I did my growing in West London right next to Heathrow airport in the 90’s and 2000’s where the prevailing feminist message was that women could ‘Have It All’. At the time I assumed ‘It’ included children and this always struck me as odd. From my observations it seemed like children would prevent you from doing a lot of stuff that you could otherwise be doing in your quest for completeness. What I knew about children – and this was confirmed once I had one – was that they have no regard for your priorities, goals, finances, or happiness. Contrary to popular belief you can love your child unconditionally and still understand this.
I wasn’t exactly sure what the other components of 'It' were, but this was my best guess on the package: 1) an impressive career; 2) a nice husband who was completely obsessed with you; and 3) kids who thought you were a great mum. The noughties, as us Brits call them, were a particularly harsh time to be an adolescent girl and few of us came out of them with self-esteems unscathed. The criteria for beauty were strict, unobtainable, and revolved entirely around the ability to satisfy men. Lad mags ruled and girls were surrounded by billboards showing white, blonde women of impossible proportions with their titties pushed together and upwards in aggressively underwired bras. Looking the same as those women seemed to be an important part of the equation to achieve component no. 2) because how else would you hold a man’s attention and possibly no. 1) because attractive people get promotions.

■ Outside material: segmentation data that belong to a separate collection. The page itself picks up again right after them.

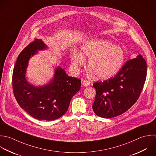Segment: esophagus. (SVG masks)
Instances as JSON below:
<instances>
[{
  "label": "esophagus",
  "instance_id": "esophagus-1",
  "mask_svg": "<svg viewBox=\"0 0 156 156\" xmlns=\"http://www.w3.org/2000/svg\"><path fill=\"white\" fill-rule=\"evenodd\" d=\"M82 84L84 86L87 87V86H89L90 85V82L87 80H83V82H82Z\"/></svg>",
  "mask_w": 156,
  "mask_h": 156
}]
</instances>
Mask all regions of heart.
<instances>
[{
    "label": "heart",
    "mask_w": 156,
    "mask_h": 156,
    "mask_svg": "<svg viewBox=\"0 0 156 156\" xmlns=\"http://www.w3.org/2000/svg\"><path fill=\"white\" fill-rule=\"evenodd\" d=\"M70 56L73 67L76 70L85 64L84 58H87L89 69L102 79L115 75L125 59V53L121 47L105 40L87 41L81 47V53L73 50Z\"/></svg>",
    "instance_id": "obj_1"
}]
</instances>
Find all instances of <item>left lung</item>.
<instances>
[{"label":"left lung","instance_id":"left-lung-1","mask_svg":"<svg viewBox=\"0 0 156 156\" xmlns=\"http://www.w3.org/2000/svg\"><path fill=\"white\" fill-rule=\"evenodd\" d=\"M147 73V62L139 55L128 60L114 78L94 83L96 96L92 109L95 114L109 119L127 111L139 99Z\"/></svg>","mask_w":156,"mask_h":156}]
</instances>
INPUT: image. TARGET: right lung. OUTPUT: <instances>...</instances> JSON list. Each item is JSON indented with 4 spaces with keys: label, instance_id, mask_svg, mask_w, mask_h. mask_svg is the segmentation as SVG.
I'll list each match as a JSON object with an SVG mask.
<instances>
[{
    "label": "right lung",
    "instance_id": "add662e5",
    "mask_svg": "<svg viewBox=\"0 0 156 156\" xmlns=\"http://www.w3.org/2000/svg\"><path fill=\"white\" fill-rule=\"evenodd\" d=\"M47 48L41 39H36L19 55L12 77V90L21 108L39 120L51 121L67 111L72 98L80 90L81 80L69 76L60 67L56 68L54 78L44 86L35 87L25 78L29 59L37 50Z\"/></svg>",
    "mask_w": 156,
    "mask_h": 156
}]
</instances>
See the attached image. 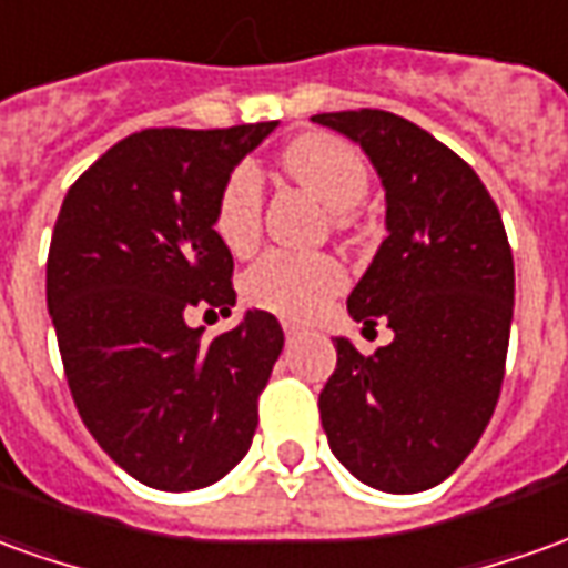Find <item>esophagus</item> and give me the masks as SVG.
<instances>
[{"label": "esophagus", "instance_id": "1", "mask_svg": "<svg viewBox=\"0 0 568 568\" xmlns=\"http://www.w3.org/2000/svg\"><path fill=\"white\" fill-rule=\"evenodd\" d=\"M283 332H285V338H295V335H301V325L283 323Z\"/></svg>", "mask_w": 568, "mask_h": 568}]
</instances>
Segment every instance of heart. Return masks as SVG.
Wrapping results in <instances>:
<instances>
[{"label": "heart", "instance_id": "obj_1", "mask_svg": "<svg viewBox=\"0 0 568 568\" xmlns=\"http://www.w3.org/2000/svg\"><path fill=\"white\" fill-rule=\"evenodd\" d=\"M285 172L313 190L332 212H351L368 190L363 153L335 134H304L283 153ZM264 187L252 162L233 165L215 202V233L233 255H245L261 236ZM347 283V273L332 255L267 252L245 271L243 295L261 311L285 320H311Z\"/></svg>", "mask_w": 568, "mask_h": 568}]
</instances>
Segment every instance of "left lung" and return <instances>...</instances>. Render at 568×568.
<instances>
[{"instance_id":"left-lung-1","label":"left lung","mask_w":568,"mask_h":568,"mask_svg":"<svg viewBox=\"0 0 568 568\" xmlns=\"http://www.w3.org/2000/svg\"><path fill=\"white\" fill-rule=\"evenodd\" d=\"M366 150L387 200V240L347 297L356 323L394 328L372 356L335 338L320 394L328 446L359 483L424 491L486 430L514 320V255L498 205L467 162L387 110L316 113Z\"/></svg>"}]
</instances>
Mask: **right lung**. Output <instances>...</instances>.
I'll use <instances>...</instances> for the list:
<instances>
[{"label": "right lung", "instance_id": "add662e5", "mask_svg": "<svg viewBox=\"0 0 568 568\" xmlns=\"http://www.w3.org/2000/svg\"><path fill=\"white\" fill-rule=\"evenodd\" d=\"M273 129H144L63 196L45 297L67 384L98 446L150 489H205L252 446L283 328L248 311L205 341L187 311L236 304L217 190Z\"/></svg>", "mask_w": 568, "mask_h": 568}]
</instances>
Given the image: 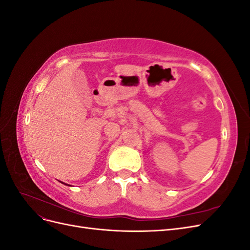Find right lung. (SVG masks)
Listing matches in <instances>:
<instances>
[{"instance_id": "add662e5", "label": "right lung", "mask_w": 250, "mask_h": 250, "mask_svg": "<svg viewBox=\"0 0 250 250\" xmlns=\"http://www.w3.org/2000/svg\"><path fill=\"white\" fill-rule=\"evenodd\" d=\"M62 184H63V183H62ZM64 185H65V184H64Z\"/></svg>"}]
</instances>
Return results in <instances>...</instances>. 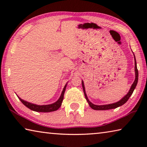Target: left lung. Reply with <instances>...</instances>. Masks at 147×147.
I'll return each instance as SVG.
<instances>
[{
  "mask_svg": "<svg viewBox=\"0 0 147 147\" xmlns=\"http://www.w3.org/2000/svg\"><path fill=\"white\" fill-rule=\"evenodd\" d=\"M134 60H135V73H136L135 80H134L133 84L131 85L130 90H129V91H128V93L126 94L123 98L121 99L120 100L117 102H115V103L106 104V105H95V104H93V103H91V102L89 100L88 96H87V94L86 93L85 87H84V82L82 81V88H83L84 95H85L86 99V100L88 101L89 106H90L92 109H94V110H107V109H114V108H118V107L121 106L122 105H123L124 104H125L126 102H127V100H128L129 98L130 97V96L131 95V94H132L133 92L134 91V89H135L136 87L137 86V84H138V68H137V63H136L135 56H134Z\"/></svg>",
  "mask_w": 147,
  "mask_h": 147,
  "instance_id": "8db88e82",
  "label": "left lung"
}]
</instances>
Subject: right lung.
<instances>
[{"instance_id":"1","label":"right lung","mask_w":147,"mask_h":147,"mask_svg":"<svg viewBox=\"0 0 147 147\" xmlns=\"http://www.w3.org/2000/svg\"><path fill=\"white\" fill-rule=\"evenodd\" d=\"M66 87H67V84L63 88L60 97L59 98L58 100H57L56 102L51 104H48V105L40 106V105H37V104H32V103L28 102H26L25 100H23V99L19 98L18 96H18L19 100L21 101V102L23 103L24 106H26L27 108L32 109V110L35 111H38V112H51V111H56L57 109H58L59 108V107L61 106V103H62V101L63 100V96H64V93H65V91Z\"/></svg>"}]
</instances>
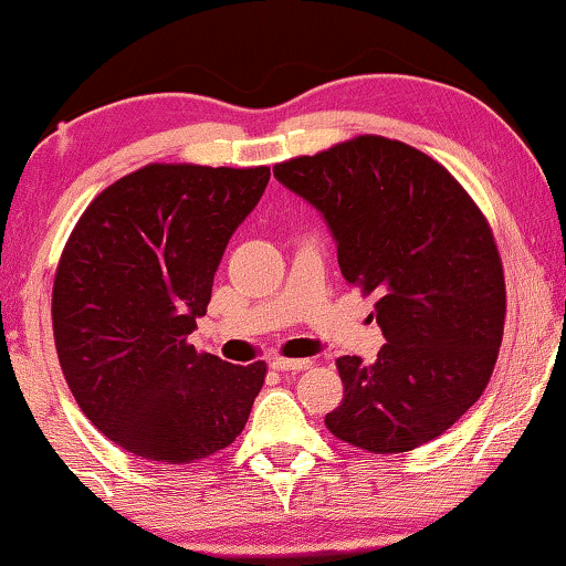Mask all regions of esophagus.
<instances>
[{"mask_svg":"<svg viewBox=\"0 0 566 566\" xmlns=\"http://www.w3.org/2000/svg\"><path fill=\"white\" fill-rule=\"evenodd\" d=\"M312 366V360H291V358H273L270 368L277 370V374H289V370H306Z\"/></svg>","mask_w":566,"mask_h":566,"instance_id":"34e87169","label":"esophagus"}]
</instances>
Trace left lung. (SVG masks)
I'll return each instance as SVG.
<instances>
[{
	"label": "left lung",
	"instance_id": "8db88e82",
	"mask_svg": "<svg viewBox=\"0 0 566 566\" xmlns=\"http://www.w3.org/2000/svg\"><path fill=\"white\" fill-rule=\"evenodd\" d=\"M322 211L343 277L376 293V363L337 358L345 394L329 432L370 453L415 451L490 384L507 293L486 216L448 169L405 142L363 134L273 167Z\"/></svg>",
	"mask_w": 566,
	"mask_h": 566
}]
</instances>
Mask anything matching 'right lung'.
I'll return each instance as SVG.
<instances>
[{"label":"right lung","instance_id":"right-lung-1","mask_svg":"<svg viewBox=\"0 0 566 566\" xmlns=\"http://www.w3.org/2000/svg\"><path fill=\"white\" fill-rule=\"evenodd\" d=\"M268 180L270 167L151 161L107 185L69 234L53 343L76 405L128 453L192 463L244 430L265 360L234 366L188 335Z\"/></svg>","mask_w":566,"mask_h":566}]
</instances>
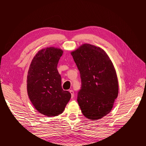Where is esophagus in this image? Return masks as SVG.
Here are the masks:
<instances>
[{"instance_id": "esophagus-1", "label": "esophagus", "mask_w": 146, "mask_h": 146, "mask_svg": "<svg viewBox=\"0 0 146 146\" xmlns=\"http://www.w3.org/2000/svg\"><path fill=\"white\" fill-rule=\"evenodd\" d=\"M70 92L71 95V98H73L74 97V92L72 90H70Z\"/></svg>"}]
</instances>
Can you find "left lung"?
<instances>
[{
	"mask_svg": "<svg viewBox=\"0 0 146 146\" xmlns=\"http://www.w3.org/2000/svg\"><path fill=\"white\" fill-rule=\"evenodd\" d=\"M81 77L77 101L85 117L98 120L110 112L119 93L112 62L100 47L83 44L71 52Z\"/></svg>",
	"mask_w": 146,
	"mask_h": 146,
	"instance_id": "left-lung-1",
	"label": "left lung"
}]
</instances>
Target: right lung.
I'll return each mask as SVG.
<instances>
[{
	"instance_id": "obj_1",
	"label": "right lung",
	"mask_w": 146,
	"mask_h": 146,
	"mask_svg": "<svg viewBox=\"0 0 146 146\" xmlns=\"http://www.w3.org/2000/svg\"><path fill=\"white\" fill-rule=\"evenodd\" d=\"M63 53L61 49L49 47L38 52L31 63L27 77V90L33 106L39 113L54 117L63 113L71 94L64 91L57 70Z\"/></svg>"
}]
</instances>
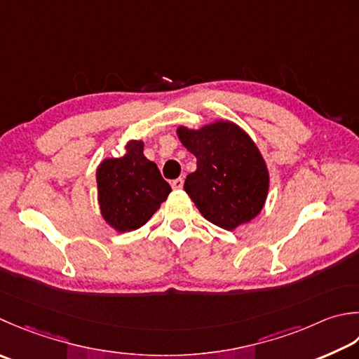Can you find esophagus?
<instances>
[{"label":"esophagus","mask_w":359,"mask_h":359,"mask_svg":"<svg viewBox=\"0 0 359 359\" xmlns=\"http://www.w3.org/2000/svg\"><path fill=\"white\" fill-rule=\"evenodd\" d=\"M171 187H172V189H182V188H184V179L179 177V179L172 180L171 182Z\"/></svg>","instance_id":"34e87169"}]
</instances>
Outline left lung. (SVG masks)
<instances>
[{
    "mask_svg": "<svg viewBox=\"0 0 359 359\" xmlns=\"http://www.w3.org/2000/svg\"><path fill=\"white\" fill-rule=\"evenodd\" d=\"M177 135L198 158L184 188L201 215L224 230L254 219L269 189V171L254 140L222 119L198 130L180 126Z\"/></svg>",
    "mask_w": 359,
    "mask_h": 359,
    "instance_id": "8db88e82",
    "label": "left lung"
}]
</instances>
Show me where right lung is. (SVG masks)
Returning <instances> with one entry per match:
<instances>
[{
  "mask_svg": "<svg viewBox=\"0 0 359 359\" xmlns=\"http://www.w3.org/2000/svg\"><path fill=\"white\" fill-rule=\"evenodd\" d=\"M143 147V142L132 140L123 157L105 158L96 170L101 215L118 231L144 226L171 193L157 165L144 157Z\"/></svg>",
  "mask_w": 359,
  "mask_h": 359,
  "instance_id": "right-lung-1",
  "label": "right lung"
}]
</instances>
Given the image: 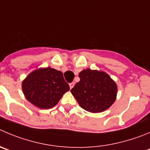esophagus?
<instances>
[{"instance_id":"obj_1","label":"esophagus","mask_w":150,"mask_h":150,"mask_svg":"<svg viewBox=\"0 0 150 150\" xmlns=\"http://www.w3.org/2000/svg\"><path fill=\"white\" fill-rule=\"evenodd\" d=\"M69 86H70V88H71H71H74V82H71V83H70L69 84Z\"/></svg>"}]
</instances>
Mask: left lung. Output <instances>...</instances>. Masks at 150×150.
<instances>
[{
  "label": "left lung",
  "mask_w": 150,
  "mask_h": 150,
  "mask_svg": "<svg viewBox=\"0 0 150 150\" xmlns=\"http://www.w3.org/2000/svg\"><path fill=\"white\" fill-rule=\"evenodd\" d=\"M80 81L71 90L79 106L91 112H100L110 108L116 99L117 85L104 71L82 70Z\"/></svg>",
  "instance_id": "1"
}]
</instances>
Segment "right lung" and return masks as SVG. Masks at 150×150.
<instances>
[{
	"label": "right lung",
	"mask_w": 150,
	"mask_h": 150,
	"mask_svg": "<svg viewBox=\"0 0 150 150\" xmlns=\"http://www.w3.org/2000/svg\"><path fill=\"white\" fill-rule=\"evenodd\" d=\"M22 90L25 99L41 109H50L59 102L70 90L61 71L50 67L30 73L23 81Z\"/></svg>",
	"instance_id": "1"
}]
</instances>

As for component no. 3), what I knew about having children (and again, this has since been confirmed for me) was that they didn’t leave your body in the condition that they found it. I’d heard that pregnancy and childbirth would leave you with all kinds of hideous deformities, like torn vaginas, stretch marks, saggy boobs, facial hair, and wide hips so it was unclear how my nice husband would find me attractive again after I had his kids. Obviously, it never occurred to me until much later that women could hold their new bodies with pride or be grateful for what they were capable of. Instead, my question was how was I supposed to progress in my impressive career now that I looked like a mum (heaven forbid) and had to spend all this time with these kids? Not to mention the additional challenge of finding a nice husband who would be proud of me for my impressive career, as long as he earnt more money than me. I came to a terrible realization; my components of 'It' were incompatible with each other, and I had nothing to replace them with.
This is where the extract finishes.